Binary search via tail recursion

/** Returns an index i such that a[i] == k.
    Requires: k is in a[l..r], elements in a are in ascending sorted
    order, l <= r.
    Performance: O(lg(n)) where n = r-l+1
    */
int search(int[] a, int l, int r, int k) {
    if (l==r) return l;
    int m = (l + r)/2;
    if (k <= a[m])
	return search(a, l, m, k);
    else
	return search(a, m+1, r, k);
}

Note that we use the notation i..j to denote the set {x | i ≤ x ≤ j} = {i,i+1,...,j-1,j}. We use the notation a[i..j] to indicate the subsequence of the array a starting from a[i] and continuing up to and including a[j].

This algorithm is deceptively tricky to get right. It's pretty easy to get close, but how do we know we got the computation of m right? Why is it k <= a[m] and not k < a[m]? Why m and m+1 in the two recursive calls to search? If we change any of these decisions, the algorithm may fail to find the correct element and may even fail to terminate.

Binary search via iteration

Since the recursive algorithm is tail-recursive, we can convert it into code that uses a loop. It will run a bit faster in Java because in Java, loops are faster than recursion.

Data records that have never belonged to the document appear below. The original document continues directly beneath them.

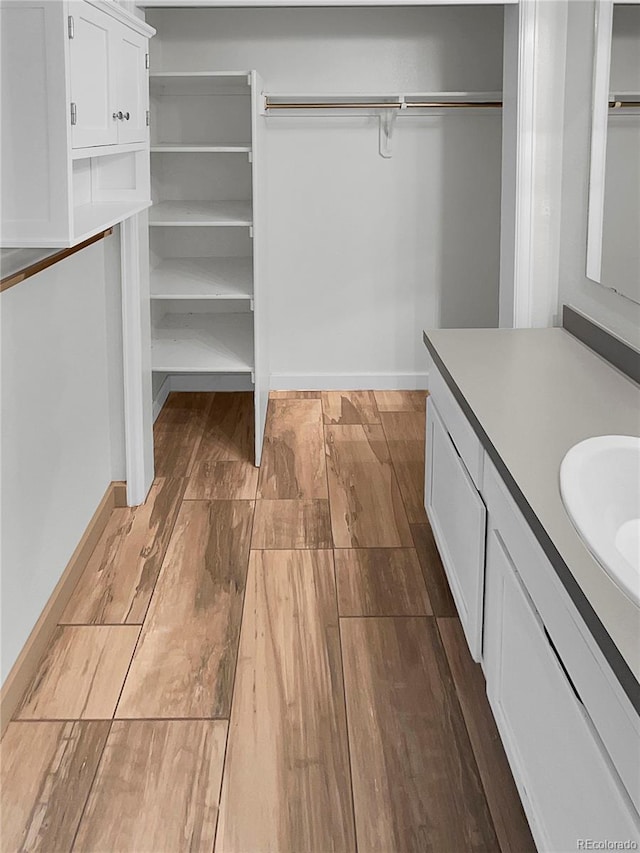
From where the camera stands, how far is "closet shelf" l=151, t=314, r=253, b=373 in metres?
3.86

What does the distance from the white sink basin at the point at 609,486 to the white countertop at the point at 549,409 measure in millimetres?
33

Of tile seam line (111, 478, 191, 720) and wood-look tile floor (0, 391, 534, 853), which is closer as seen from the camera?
wood-look tile floor (0, 391, 534, 853)

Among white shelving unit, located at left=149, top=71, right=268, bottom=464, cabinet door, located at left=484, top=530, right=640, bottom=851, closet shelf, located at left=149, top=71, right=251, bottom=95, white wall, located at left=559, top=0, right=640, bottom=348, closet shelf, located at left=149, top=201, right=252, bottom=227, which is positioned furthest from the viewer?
white shelving unit, located at left=149, top=71, right=268, bottom=464

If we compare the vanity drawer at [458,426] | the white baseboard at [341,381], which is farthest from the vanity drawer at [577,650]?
the white baseboard at [341,381]

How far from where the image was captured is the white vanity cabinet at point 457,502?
2.10 meters

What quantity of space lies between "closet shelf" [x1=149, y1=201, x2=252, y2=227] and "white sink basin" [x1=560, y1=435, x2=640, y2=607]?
7.56ft

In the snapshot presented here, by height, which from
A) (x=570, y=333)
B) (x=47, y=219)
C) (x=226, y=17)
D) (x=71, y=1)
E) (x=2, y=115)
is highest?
(x=226, y=17)

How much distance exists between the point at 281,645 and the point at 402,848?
79cm

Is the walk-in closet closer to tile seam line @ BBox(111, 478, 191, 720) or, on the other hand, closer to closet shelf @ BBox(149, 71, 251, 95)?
closet shelf @ BBox(149, 71, 251, 95)

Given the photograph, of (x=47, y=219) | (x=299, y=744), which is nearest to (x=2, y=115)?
(x=47, y=219)

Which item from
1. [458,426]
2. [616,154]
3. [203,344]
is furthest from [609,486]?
[203,344]

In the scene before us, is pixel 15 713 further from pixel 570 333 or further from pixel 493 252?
pixel 493 252

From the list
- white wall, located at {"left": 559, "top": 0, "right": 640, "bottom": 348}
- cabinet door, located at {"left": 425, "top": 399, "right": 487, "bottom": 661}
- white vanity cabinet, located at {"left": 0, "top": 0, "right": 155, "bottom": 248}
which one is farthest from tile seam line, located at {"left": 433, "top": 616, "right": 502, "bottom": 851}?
white vanity cabinet, located at {"left": 0, "top": 0, "right": 155, "bottom": 248}

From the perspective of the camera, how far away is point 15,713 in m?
2.18
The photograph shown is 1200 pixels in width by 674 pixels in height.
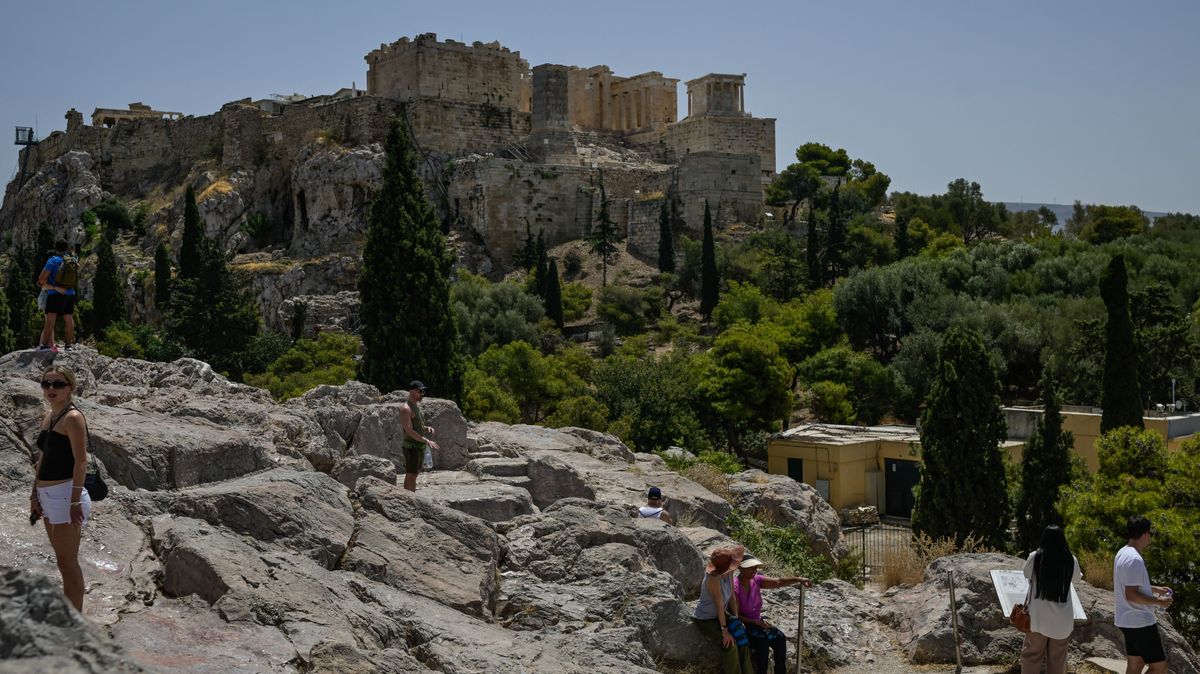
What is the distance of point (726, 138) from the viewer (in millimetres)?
46781

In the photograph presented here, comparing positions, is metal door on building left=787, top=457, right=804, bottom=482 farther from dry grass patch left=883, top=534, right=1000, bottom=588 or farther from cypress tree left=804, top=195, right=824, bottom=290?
dry grass patch left=883, top=534, right=1000, bottom=588

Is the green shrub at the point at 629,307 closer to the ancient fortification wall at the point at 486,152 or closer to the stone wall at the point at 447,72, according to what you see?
the ancient fortification wall at the point at 486,152

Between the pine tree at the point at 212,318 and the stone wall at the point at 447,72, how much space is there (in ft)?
45.4

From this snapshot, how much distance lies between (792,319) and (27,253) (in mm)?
22835

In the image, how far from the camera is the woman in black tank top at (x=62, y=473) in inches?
215

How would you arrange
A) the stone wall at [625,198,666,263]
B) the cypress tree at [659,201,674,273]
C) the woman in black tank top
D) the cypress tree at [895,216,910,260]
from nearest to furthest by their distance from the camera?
the woman in black tank top
the cypress tree at [659,201,674,273]
the cypress tree at [895,216,910,260]
the stone wall at [625,198,666,263]

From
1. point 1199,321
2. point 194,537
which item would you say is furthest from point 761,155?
point 194,537

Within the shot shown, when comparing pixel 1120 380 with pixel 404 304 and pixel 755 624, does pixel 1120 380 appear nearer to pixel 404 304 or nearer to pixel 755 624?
pixel 404 304

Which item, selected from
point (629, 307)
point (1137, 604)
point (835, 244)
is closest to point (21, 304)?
point (629, 307)

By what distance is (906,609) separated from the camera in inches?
340

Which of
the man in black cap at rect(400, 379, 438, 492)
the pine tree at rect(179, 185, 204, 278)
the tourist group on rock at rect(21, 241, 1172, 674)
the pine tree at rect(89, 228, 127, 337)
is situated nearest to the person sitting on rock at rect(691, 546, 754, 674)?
the tourist group on rock at rect(21, 241, 1172, 674)

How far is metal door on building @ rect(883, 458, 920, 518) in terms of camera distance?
80.0ft

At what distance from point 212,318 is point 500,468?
73.4 ft

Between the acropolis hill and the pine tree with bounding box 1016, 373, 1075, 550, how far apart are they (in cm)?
2424
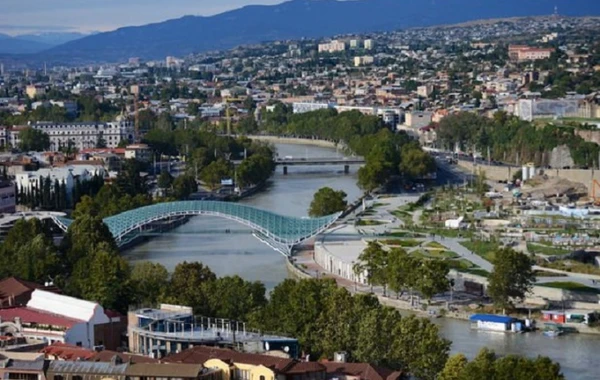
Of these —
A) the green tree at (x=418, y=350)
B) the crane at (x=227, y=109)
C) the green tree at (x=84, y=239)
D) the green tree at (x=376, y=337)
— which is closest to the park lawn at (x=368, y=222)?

int search(int[] a, int l, int r, int k) {
    while (l < r) {
	int m = (l+r)/2;
	if (k <= a[m]) r = m;
	else l = m+1;
    }
    return l;
}

The precondition of the recursive implementation becomes a loop invariant with three clauses:

1. k ∈ a[l..r]
2. a is sorted in ascending order
3. l≤r

In general, we can think of a loop invariant as the precondition of a tail-recursive implementation of the loop.

If we know what the loop invariant is for a loop, it is often a good idea to document it. In fact, we can document it in a checkable way by using an assert statement that is executed on every loop iteration. This is just like writing an assert to check the precondition of the tail-recursive version of the same code.

Using loop invariants to show code is correct

Loop invariants can help us convince ourselves that our code, especially tricky code is correct. They also help us develop code to be correct in the first place, and they help us write efficient code.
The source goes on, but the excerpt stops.